2005 News Releases
EPA Begins Excavation of Two Small Areas Contaminated with PCBs in Acushnet North of the Slocum/Wood Street Bridge
Release Date: 12/01/2005
Contact: David Deegan (firstname.lastname@example.org), EPA Office of Public Affairs, (617) 918-1017
For Immediate Release: December 1, 2005; Release # dd051202
(Boston) - As part of the ongoing New Bedford Harbor PCB cleanup, this week EPA began excavation of two small contaminated areas between the Titleist shoreline parking lot and the River View Park in Acushnet, Mass.
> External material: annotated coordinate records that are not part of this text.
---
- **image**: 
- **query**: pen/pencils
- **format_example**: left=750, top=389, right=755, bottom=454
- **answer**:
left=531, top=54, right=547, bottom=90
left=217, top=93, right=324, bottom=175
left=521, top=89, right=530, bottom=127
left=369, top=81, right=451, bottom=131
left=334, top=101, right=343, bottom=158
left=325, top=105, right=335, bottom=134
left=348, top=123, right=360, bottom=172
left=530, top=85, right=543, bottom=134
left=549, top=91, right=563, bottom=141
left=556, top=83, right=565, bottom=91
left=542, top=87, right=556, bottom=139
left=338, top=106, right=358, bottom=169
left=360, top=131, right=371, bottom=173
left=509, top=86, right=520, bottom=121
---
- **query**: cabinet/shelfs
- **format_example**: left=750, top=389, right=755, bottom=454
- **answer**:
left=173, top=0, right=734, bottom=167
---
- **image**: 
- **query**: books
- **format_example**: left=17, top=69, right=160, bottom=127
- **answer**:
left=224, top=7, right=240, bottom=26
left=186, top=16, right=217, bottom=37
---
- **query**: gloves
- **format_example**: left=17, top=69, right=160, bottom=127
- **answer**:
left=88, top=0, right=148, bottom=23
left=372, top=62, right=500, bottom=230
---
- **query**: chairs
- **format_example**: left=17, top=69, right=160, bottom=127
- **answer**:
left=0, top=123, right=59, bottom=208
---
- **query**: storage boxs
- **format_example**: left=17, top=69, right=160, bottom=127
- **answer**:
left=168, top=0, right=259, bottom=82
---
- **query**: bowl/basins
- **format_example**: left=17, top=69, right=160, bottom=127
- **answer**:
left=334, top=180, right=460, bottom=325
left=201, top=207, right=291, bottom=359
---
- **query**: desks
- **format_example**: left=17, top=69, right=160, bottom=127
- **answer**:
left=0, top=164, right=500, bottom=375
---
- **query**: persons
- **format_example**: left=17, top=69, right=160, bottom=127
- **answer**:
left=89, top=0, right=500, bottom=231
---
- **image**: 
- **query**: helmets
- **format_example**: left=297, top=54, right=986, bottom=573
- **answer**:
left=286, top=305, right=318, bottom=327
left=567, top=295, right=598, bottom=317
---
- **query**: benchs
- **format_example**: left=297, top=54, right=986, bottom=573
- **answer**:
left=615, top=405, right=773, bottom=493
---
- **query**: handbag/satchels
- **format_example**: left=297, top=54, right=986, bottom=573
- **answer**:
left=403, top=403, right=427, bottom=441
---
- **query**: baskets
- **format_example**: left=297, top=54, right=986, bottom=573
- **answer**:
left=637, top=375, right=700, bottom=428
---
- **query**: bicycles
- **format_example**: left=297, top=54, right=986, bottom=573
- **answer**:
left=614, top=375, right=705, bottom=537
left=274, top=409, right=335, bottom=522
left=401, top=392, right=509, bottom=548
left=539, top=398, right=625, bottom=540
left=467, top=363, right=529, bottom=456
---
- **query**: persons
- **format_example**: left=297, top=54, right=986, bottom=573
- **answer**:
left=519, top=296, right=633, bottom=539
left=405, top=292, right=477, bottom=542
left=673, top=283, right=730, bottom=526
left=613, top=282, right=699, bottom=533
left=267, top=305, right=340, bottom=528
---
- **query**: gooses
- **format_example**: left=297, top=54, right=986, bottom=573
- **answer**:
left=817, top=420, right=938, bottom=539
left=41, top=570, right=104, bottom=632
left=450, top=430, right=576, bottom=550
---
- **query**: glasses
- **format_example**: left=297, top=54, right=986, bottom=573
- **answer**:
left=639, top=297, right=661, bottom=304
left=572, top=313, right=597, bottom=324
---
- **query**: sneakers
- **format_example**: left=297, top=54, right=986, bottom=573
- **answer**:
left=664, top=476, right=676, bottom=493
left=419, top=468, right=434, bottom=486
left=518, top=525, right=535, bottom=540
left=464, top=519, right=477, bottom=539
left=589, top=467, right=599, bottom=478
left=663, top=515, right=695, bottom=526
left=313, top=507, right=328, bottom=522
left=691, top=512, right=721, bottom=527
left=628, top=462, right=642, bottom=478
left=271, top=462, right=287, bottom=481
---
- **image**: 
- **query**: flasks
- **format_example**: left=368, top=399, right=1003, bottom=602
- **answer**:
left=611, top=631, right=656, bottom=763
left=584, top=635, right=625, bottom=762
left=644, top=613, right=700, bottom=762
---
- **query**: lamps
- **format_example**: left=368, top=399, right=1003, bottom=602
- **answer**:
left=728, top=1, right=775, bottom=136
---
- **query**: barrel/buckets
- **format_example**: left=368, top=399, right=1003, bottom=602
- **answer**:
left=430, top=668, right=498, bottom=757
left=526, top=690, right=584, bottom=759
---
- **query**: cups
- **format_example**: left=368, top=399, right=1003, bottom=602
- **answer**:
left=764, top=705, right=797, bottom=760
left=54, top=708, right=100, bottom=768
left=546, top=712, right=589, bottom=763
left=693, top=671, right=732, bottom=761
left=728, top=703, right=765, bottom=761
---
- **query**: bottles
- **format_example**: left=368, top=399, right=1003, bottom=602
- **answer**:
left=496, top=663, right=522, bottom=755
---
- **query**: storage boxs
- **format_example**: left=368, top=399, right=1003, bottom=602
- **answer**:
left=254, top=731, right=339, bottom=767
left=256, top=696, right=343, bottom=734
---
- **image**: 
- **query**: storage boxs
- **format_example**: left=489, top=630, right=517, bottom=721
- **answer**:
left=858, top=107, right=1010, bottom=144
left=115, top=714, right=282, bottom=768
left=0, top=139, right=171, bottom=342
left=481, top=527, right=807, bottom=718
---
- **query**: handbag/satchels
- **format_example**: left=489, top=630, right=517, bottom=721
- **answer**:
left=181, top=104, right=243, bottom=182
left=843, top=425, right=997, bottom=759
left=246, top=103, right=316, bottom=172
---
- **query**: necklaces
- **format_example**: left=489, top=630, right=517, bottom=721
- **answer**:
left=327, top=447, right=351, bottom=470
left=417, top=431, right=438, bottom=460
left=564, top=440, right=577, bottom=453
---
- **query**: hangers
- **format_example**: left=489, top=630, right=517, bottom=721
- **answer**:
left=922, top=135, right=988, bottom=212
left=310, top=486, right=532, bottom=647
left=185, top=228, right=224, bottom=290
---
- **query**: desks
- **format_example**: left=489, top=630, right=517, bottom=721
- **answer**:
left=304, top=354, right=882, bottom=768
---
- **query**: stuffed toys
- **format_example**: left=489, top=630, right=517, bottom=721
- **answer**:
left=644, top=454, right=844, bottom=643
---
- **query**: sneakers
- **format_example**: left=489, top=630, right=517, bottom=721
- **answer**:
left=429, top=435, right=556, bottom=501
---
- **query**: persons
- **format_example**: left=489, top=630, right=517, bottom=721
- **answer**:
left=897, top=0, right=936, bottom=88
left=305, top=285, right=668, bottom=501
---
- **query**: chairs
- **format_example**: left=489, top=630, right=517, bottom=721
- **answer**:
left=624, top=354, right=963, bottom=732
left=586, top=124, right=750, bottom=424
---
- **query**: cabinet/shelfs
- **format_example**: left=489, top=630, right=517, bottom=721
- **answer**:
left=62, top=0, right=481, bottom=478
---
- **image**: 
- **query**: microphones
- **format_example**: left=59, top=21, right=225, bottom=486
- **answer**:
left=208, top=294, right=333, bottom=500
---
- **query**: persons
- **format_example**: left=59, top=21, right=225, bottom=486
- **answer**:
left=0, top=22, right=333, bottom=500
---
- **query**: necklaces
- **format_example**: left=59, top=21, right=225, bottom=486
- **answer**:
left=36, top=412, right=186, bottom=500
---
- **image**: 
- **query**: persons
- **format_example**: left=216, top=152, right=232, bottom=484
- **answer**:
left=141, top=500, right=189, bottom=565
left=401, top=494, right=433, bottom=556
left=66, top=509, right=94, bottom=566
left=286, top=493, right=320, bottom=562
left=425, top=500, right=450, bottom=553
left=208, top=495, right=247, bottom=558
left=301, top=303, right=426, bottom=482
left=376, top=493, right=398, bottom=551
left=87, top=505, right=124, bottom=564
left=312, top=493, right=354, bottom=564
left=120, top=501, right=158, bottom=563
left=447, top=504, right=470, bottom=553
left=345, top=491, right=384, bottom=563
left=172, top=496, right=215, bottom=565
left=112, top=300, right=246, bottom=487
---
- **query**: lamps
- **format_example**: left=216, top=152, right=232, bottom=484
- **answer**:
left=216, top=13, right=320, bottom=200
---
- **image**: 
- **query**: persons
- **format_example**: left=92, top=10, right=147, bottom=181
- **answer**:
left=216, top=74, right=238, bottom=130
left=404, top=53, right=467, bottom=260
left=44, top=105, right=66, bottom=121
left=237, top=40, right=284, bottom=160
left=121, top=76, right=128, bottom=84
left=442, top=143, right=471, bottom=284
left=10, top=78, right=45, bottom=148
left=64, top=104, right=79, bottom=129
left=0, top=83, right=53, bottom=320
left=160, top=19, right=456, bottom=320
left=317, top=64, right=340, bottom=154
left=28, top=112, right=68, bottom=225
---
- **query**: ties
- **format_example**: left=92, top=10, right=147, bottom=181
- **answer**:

Soil sampling performed after the 2002-2003 PCB cleanup north of the Wood/Slocum Street Bridge found small areas of PCB (polychlorinated biphenyls) contamination higher up the river bank on the Acushnet shoreline than what had been known previously. River View Park is not part of this cleanup effort. The park area was cleaned in 2002 and PCB soil testing continues to shows it meets cleanup standards.
Cleanup activities take place between 7:00 a.m. and 5:00 p.m., Monday through Friday with some possible Saturday work. The full cleanup of this area should take three to four weeks depending on weather and the processing of confirmatory samples.
The excavated PCB-contaminated soil will be loaded into sealed trucks which then will be cleaned and inspected before being allowed onto public streets. Only about 15 truck loads in total will be needed. After the contaminated soil is removed, clean backfill soil, a conservation seed mix, and erosion control fabric will be put down. Some additional saltmarsh plantings will be required next spring.
The New Bedford Harbor Superfund site includes all of New Bedford Harbor and parts of the Acushnet River and Buzzards Bay. The harbor was contaminated with PCBs, the result of past waste disposal practices at two capacitor manufacturing plants, one on the Acushnet River, the second on the outer harbor. PCB wastes were discharged directly into the harbor, as well as indirectly through the city’s sewer system. EPA added the harbor to its National Priorities List (known as the Superfund list) in 1983, making the site eligible for federal Superfund cleanup money.
Since 1983, EPA has spent more than $209 million in planning, engineering and construction costs for the harbor cleanup. Approximately 38 acres of high priority areas have been cleaned up to date and the remaining 240 acres of contaminated sediment, including surrounding wetlands and residential properties, will be processed at the new 5-acre dewatering facility in the harbor’s North Terminal. An estimated 880,000 cubic yards of sediments are slated to be removed, roughly equivalent to 175 football fields each filled three feet deep.
Fish, lobster, quahog and other seafood from New Bedford Harbor and the Acushnet River contain high levels of PCBs, which can cause illness if eaten regularly. In 1979, the Massachusetts Department of Public Health issued restrictions on fishing and lobstering based on health risks from eating fish and lobster from the 18,000-acre New Bedford Harbor and Acushnet River estuary.